Abreu belted two home runs against the Rockies last night, the first of his major-league career. On the first, he dropped his hands on a curveball spinning on the inside half of the plate, mustering just enough power to send the pitch sailing down the left-field line and over the fence. It was a fine home run, the kind that professional power hitters make their living hitting.
But that second homer, oh man, that second homer. Down 0-2, Abreu obliterated a fastball on the outer half of the plate, turning it into a missile that sailed over the fence in right-center and one-hopped the wall in the back of the bullpen. Yeah, the air is thin in Colorado, but even at Coors Field, that's not a place that right-handed hitters are supposed to be able to put the ball. That was the kind of homer, one following a short, fluid swing that produces a startling amount of opposite-field power, that we are used to seeing Miguel Cabrera hit.

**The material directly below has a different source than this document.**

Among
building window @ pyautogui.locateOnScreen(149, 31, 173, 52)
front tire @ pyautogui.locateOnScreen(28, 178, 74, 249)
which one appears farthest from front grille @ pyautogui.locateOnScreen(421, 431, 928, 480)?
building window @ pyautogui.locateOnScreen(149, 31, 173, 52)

That comparison isn't made without merit. His performance last night aside, there's a non-zero chance that Jose Abreu is a Cabrera-class hitter. Back in 2012, Grantland's Jonah Keri wrote about the ridiculous numbers Abreu was putting up in Cuba—he hit .453/.597/.986 with 33 homers in 212 at-bats in 2011—first raising the comparison to the best hitter in baseball:
So the wildly optimistic view is that it's possible—not likely, but possible—that Abreu might be as good at—or better at—than Miguel Cabrera. And the more realistic and pervasive view is that he could hit like Ryan Howard, a star first baseman entering year one of a five-year, $125 million contract who has launched 262 homers over the past six seasons.

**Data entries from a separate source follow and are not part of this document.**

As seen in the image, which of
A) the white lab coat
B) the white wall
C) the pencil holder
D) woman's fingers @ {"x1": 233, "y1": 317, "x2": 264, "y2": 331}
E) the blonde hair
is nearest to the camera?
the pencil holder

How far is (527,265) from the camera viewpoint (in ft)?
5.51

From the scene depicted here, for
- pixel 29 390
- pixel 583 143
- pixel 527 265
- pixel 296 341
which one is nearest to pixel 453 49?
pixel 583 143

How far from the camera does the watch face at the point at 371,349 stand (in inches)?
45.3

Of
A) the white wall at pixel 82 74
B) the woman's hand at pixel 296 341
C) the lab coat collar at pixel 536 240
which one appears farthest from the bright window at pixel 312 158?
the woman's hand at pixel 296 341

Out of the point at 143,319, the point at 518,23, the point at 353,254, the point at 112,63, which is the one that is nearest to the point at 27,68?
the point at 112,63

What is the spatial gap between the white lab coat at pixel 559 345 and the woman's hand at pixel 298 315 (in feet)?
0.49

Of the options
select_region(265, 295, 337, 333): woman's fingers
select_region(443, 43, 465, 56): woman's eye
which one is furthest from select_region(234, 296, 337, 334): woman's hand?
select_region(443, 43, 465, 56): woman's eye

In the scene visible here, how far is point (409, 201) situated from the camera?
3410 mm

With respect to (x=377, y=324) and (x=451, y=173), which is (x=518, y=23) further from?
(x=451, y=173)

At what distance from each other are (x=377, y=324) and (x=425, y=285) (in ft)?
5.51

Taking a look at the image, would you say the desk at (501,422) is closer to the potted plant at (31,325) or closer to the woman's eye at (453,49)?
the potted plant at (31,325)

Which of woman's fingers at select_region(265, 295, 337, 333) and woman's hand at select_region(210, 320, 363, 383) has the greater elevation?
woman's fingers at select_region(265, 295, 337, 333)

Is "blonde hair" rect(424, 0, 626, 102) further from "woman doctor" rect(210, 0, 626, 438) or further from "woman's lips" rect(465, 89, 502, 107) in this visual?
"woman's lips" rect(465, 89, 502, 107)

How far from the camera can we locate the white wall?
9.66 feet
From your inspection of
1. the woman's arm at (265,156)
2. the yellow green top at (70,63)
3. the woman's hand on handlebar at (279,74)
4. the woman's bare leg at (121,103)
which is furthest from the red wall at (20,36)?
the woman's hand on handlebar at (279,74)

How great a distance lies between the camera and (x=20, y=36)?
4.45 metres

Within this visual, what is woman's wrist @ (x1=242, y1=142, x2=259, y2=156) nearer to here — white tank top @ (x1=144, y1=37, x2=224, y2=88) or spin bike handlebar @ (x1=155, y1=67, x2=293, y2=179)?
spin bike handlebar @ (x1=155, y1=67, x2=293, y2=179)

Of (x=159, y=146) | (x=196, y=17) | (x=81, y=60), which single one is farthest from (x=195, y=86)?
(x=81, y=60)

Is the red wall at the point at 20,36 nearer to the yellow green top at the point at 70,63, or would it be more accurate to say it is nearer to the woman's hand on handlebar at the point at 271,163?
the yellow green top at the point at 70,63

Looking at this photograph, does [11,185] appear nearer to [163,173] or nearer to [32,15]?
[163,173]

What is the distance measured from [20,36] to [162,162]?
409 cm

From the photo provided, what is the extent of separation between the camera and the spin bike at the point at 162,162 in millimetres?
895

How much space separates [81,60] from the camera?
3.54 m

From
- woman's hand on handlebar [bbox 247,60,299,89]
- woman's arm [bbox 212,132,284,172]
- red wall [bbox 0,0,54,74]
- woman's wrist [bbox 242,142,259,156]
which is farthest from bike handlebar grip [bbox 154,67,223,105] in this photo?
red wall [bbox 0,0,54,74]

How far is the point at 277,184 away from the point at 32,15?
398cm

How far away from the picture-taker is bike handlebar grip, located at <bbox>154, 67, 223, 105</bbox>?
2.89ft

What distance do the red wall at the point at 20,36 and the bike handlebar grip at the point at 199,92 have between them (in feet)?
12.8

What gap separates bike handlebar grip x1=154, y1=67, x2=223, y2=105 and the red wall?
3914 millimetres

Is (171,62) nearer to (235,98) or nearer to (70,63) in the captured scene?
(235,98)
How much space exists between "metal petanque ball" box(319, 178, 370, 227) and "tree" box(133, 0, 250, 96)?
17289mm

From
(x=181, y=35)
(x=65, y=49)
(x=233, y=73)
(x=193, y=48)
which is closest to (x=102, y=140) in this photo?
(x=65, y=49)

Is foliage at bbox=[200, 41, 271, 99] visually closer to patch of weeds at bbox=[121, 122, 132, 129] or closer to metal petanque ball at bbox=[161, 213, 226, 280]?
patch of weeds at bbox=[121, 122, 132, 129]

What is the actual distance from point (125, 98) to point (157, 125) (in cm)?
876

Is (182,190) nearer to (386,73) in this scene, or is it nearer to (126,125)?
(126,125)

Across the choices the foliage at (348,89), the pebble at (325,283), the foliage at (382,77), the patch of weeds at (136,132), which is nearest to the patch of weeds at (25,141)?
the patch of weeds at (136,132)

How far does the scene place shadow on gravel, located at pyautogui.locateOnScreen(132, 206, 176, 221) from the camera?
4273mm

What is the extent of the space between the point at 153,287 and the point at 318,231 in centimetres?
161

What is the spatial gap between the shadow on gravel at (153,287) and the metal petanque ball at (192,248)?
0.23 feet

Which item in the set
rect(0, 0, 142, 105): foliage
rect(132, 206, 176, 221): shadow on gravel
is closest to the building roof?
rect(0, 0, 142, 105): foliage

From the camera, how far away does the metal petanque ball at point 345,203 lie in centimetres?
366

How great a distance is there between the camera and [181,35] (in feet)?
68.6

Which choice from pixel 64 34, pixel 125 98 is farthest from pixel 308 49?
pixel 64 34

Which is, in a word, stupefying.
Keri wasn't just blowing smoke, either. He based that comparison on a model developed by Baseball Prospectus co-founder Clay Davenport called EqA, which seeks to project how players in foreign countries like Japan and Cuba would perform in America. When Abreu's 2011 numbers were plugged into Davenport's model, it basically broke. An EqA of .400 is astronomically good, and Abreu's EqA from the 2011 season was .437. The next year, it was .396.
So yes, Jose Abreu has a chance to be a very, very good major-league player. He grabbed our attention last night, and there's a chance he's never going to let go of it.